Foster also noted that investments in Libra will start to ramp up significantly within the next four years. “In 2017 Libra will start to become a material aspect of our capital expenditure.”

However, by then, the company will already be producing 750,000 b/d more than the current 2.2 MMb/d of oil that are flowing today from its existing fields. “Between 2020 and 2023, we will see Petrobras and our consortium partners ramping up production on Libra,” she added.

Field spend of $180 billion

The task of exploring, appraising, and developing the presalt Libra deposit is huge, with the company and its consortium partners Shell, Total, CNOOC Ltd., and China National Petroleum Corp. facing a total forecast field life investment of up to $180 billion over the period of the agreement.

The consortium has pledged to the Brazilian government a minimum 41.65% of profit oil, after already agreeing to pay a signature bonus of $6.7 billion for the field rights. But there should eventually be profits, especially since at its peak the field is forecast (admittedly at a very early stage in its assessment) to be likely to produce up to 1.4 MMb/d, according to the National Petroleum Agency (ANP).
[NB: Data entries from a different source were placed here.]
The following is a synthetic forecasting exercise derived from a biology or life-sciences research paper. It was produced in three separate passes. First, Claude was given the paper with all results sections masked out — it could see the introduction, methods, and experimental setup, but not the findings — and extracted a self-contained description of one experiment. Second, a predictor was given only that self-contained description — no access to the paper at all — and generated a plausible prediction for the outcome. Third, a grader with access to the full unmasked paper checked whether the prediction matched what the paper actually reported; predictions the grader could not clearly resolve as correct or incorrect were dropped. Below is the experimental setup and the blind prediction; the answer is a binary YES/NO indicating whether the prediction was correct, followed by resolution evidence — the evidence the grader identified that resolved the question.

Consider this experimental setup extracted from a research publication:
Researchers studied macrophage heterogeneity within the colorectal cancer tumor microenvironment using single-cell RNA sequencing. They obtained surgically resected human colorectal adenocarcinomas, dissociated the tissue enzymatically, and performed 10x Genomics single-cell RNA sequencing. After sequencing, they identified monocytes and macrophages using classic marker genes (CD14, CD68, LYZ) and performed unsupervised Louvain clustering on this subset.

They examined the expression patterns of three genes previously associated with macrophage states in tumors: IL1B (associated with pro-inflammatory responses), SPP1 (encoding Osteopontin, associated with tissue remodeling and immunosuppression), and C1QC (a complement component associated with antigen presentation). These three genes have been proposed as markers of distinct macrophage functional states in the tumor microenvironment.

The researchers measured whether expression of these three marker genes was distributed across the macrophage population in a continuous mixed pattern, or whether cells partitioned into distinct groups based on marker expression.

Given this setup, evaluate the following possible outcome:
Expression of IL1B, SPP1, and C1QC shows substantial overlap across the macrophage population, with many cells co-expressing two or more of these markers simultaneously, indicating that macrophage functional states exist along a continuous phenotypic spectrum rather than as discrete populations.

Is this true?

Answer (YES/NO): NO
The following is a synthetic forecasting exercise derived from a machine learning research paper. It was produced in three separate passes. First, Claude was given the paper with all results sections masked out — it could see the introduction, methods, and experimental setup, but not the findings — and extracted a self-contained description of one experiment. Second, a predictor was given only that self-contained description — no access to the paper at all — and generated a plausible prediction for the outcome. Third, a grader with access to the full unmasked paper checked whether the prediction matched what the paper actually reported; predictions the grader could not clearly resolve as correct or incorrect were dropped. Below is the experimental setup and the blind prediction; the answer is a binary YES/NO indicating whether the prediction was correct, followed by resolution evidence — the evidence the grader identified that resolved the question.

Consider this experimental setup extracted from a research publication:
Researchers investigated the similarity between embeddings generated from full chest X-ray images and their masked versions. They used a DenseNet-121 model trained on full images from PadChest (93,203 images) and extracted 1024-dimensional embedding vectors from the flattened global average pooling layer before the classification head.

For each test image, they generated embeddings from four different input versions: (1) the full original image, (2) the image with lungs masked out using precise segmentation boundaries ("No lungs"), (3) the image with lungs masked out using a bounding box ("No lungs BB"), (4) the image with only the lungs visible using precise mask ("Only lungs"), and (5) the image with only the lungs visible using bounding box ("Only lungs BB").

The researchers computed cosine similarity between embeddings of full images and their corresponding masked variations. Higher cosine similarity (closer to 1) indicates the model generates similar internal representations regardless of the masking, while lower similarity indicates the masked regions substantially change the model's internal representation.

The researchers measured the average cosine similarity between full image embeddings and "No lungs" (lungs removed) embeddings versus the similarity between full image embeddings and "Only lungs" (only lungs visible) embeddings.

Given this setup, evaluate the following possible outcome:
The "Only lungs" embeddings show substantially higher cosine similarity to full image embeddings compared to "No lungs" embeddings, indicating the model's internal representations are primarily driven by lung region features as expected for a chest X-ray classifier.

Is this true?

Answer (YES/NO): NO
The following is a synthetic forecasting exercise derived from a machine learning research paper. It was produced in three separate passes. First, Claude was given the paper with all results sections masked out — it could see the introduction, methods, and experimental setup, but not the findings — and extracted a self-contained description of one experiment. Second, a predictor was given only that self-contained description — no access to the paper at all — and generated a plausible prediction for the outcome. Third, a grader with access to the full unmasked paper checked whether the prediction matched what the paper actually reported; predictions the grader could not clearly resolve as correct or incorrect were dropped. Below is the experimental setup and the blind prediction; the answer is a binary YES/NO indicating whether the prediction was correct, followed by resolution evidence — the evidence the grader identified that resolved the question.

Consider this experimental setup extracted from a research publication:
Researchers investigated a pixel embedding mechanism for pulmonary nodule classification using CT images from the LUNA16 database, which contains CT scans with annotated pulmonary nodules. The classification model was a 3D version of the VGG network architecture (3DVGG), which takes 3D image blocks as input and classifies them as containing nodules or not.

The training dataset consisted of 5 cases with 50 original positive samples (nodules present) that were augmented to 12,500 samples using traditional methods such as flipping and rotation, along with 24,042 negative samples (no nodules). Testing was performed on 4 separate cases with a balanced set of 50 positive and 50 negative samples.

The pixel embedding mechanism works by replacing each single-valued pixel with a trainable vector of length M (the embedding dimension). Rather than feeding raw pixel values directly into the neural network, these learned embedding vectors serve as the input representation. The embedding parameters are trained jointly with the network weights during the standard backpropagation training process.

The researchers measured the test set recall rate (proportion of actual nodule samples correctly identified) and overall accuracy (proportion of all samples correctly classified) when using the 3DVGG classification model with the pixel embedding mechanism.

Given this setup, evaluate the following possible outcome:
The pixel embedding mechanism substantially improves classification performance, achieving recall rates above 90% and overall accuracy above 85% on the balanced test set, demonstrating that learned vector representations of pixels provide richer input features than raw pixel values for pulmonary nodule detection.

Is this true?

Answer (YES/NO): NO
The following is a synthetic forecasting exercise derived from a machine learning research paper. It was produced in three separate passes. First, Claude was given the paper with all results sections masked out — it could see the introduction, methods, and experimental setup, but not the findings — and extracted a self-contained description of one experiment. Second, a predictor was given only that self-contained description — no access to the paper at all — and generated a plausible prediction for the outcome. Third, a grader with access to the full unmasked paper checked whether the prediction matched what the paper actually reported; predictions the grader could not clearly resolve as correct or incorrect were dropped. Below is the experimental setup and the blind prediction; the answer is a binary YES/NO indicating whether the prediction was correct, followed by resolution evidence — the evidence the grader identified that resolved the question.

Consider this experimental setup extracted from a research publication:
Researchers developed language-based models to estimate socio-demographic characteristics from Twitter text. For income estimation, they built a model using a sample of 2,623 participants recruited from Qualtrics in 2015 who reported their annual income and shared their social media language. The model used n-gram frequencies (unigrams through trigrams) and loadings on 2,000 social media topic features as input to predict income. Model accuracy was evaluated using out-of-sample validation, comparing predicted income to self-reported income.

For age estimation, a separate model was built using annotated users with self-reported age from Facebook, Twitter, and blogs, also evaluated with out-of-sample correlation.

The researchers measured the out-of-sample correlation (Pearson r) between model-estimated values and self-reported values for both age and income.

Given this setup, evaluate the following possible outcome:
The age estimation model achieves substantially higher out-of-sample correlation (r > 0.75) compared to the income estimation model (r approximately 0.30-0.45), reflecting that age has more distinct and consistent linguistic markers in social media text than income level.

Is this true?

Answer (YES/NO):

The ANP puts recoverable reserves between 8 Bbbl and 12 Bbbl.

Foster’s experienced Petrobras colleague Jose Miranda Formigli, the company’s E&P director, also was upbeat both on the quality of the consortium partners and the potential of the field itself. “We believe that the technical expertise that they will bring for subsurface issues will be extremely important for the Libra development. All these companies have quite a lot of experience in implementing megaprojects,” he said at OTC Brasil.

“But we will need to balance the exploration and appraisal period with the time for first oil, and to reach that, we have to have the right information management – which means we have to share the right information within the consortium.”

Up to 15 production systems

The consortium, which will be led by Petrobras, should in the near future outline specific targets and plans for Libra, Formigli said. The development is likely to be produced through between 10 and 15 separate but largely replicant floating production systems in a phased or “module” approach, as Petrobras terms it. This will be similar to the operator’s strategy for the development of its giant Lula field, meaning offshore contractors are likely to be approached before year-end 2014 regarding the various development aspects.

At this stage, however, Petrobras will say only that recoverable oil volume estimates, costs, investments, and a schedule for the production systems “will be progressively released in a timely manner, as the minimum exploration program is developed.”

The Libra block covers 1,548 sq km (598 sq miles) and was discovered by well 2-ANP-0002ARJS in 2010, in water depths of around 2,000 m (6,500 ft).

Petrobras has a 40% stake in the field, with its partners being Shell (20%), Total (20%), CNPC (10%), and CNOOC (10%). The contract for the block will be under a 35-year production-sharing framework in accordance with law No. 12,351, which covers the authorization of the E&P of oil and gas in the presalt and other strategic areas.

The minimum exploratory program to be carried out over an initial four-year period will include 3-D seismic for the whole block, two exploration wells, and one extended well test. For the exploration phase the minimum percentage of overall local content is 37%, while in the development stage it will rise to 55% for systems with first oil until 2021 and 59% for those after 2022.

Government take of 80%

Although plenty still remains to be clarified – there have only been two wells drilled in the license area so far – few doubt it will eventually deliver substantial returns for all those involved.

Not least among them will be the government, which will have a total predicted eventual take from the field, including taxes, of around 80% (one of the highest rates in the world), according to the ANP’s director general, Magda Chambriard. During OTC Brasil, she said, “We couldn’t have attained a scenario that would be more successful than this one.”